D’altro canto, questa struttura è lo specchio e la proiezione di un modello sociale molto statico, poco incline alla mobilità sociale, più propenso a generare rendita che lavoro. Un modello che oggi comincia a fare emergere i suoi aspetti di fragilità, soprattutto se osserviamo le fasce di popolazione più deboli e a rischio di povertà. A un’immobilità fisica degli immobili corrisponde un’immobilità sociale e un profondo invecchiamento della popolazione.

Se osserviamo l’abitare nella sua dimensione di diritto fondamentale, emergono paradossi e aporie. L’Italia è il primo paese in Europa per numero di case in relazione a quello delle famiglie, ma ci sono case senza abitanti e abitanti senza case. Chi cerca casa e non la trova, chi ha molte case e le tiene vuote. Chi ha bisogno di case e non riesce a comprarle, chi continua a costruire case e non riesce a vendere.

Paradossi dell'abitare

n un Paese che ha costruito case a ritmo crescente, senza che questa iper-produzione edilizia abbia saputo mitigare il disagio abitativo diffuso e quella fame di case che investe ancora troppe famiglie. Cresce la domanda di case, allo stesso tempo cresce l’offerta, ma queste due variabili non s’incontrano. L’intervento pubblico ha incentivato il mercato della produzione edilizia, mentre avrebbe dovuto regolarne il mercato per favorire l’incontro tra domanda e offerta. È mancato il momento redistributivo.

Se osserviamo le nostre città, viene in evidenza la crescita del numero di chi ha diritto alla città e chi ne viene escluso. Sempre più gruppi sociali hanno difficoltà a trovare casa (giovani coppie, lavoratori, migranti, famiglie numerose, anziani, sfrattati, studenti universitari) o sono affaticati dal costo della casa in rapporto al reddito. Inoltre, cresce il numero dei mal alloggiati, persone con case troppo piccole o sotto dotate di servizi, che coabitano forzatamente con altri in condizioni di sovraffollamento, in abitazioni degradate, e dei senza casa, di chi è costretto a ripari di fortuna.

La nuova domanda abitativa è certamente correlata al mutamento avvenuto nei percorsi di vita e familiari.
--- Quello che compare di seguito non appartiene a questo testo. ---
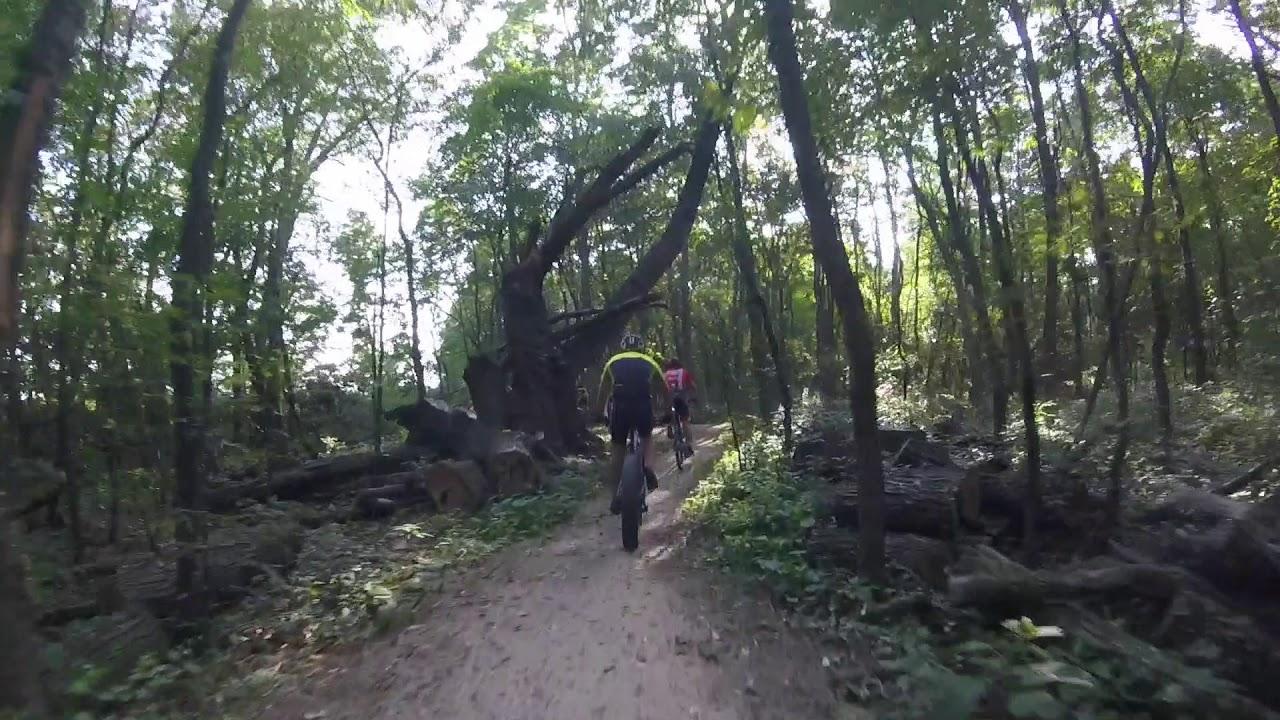The Mountain Bike Impact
La famiglia negli ultimi decenni è infatti cambiata in almeno tre direzioni rilevanti per le sue implicazioni sulle pratiche dell’abitare.

  1. Innanzitutto, l’allungamento della vita ha portato alla necessità di nuove coabitazioni con i genitori anziani o con il genitore rimasto solo e incrementa il numero di anziani destinati a vivere da soli per lunghi anni;
  2. 2In secondo luogo, la permanenza dei figli adulti presso la famiglia d’origine ha posto questioni legate all’autonomia e all’indipendenza entro gli spazi di componenti tutti ormai adulti entro l’alloggio e la fatica di sganciarsi economicamente dal nucleo famigliare;
  3. 3Infine, la fragilizzazione della famiglia tradizionale e la frequenza di divorzi e separazioni, oltre a situazioni di disagio abitativo (e di ritorno alla coabitazione) di uno dei coniugi, hanno generato nuove povertà abitativa e domande di alloggi a prezzi moderati (Granata, 2013, 2011, 2009).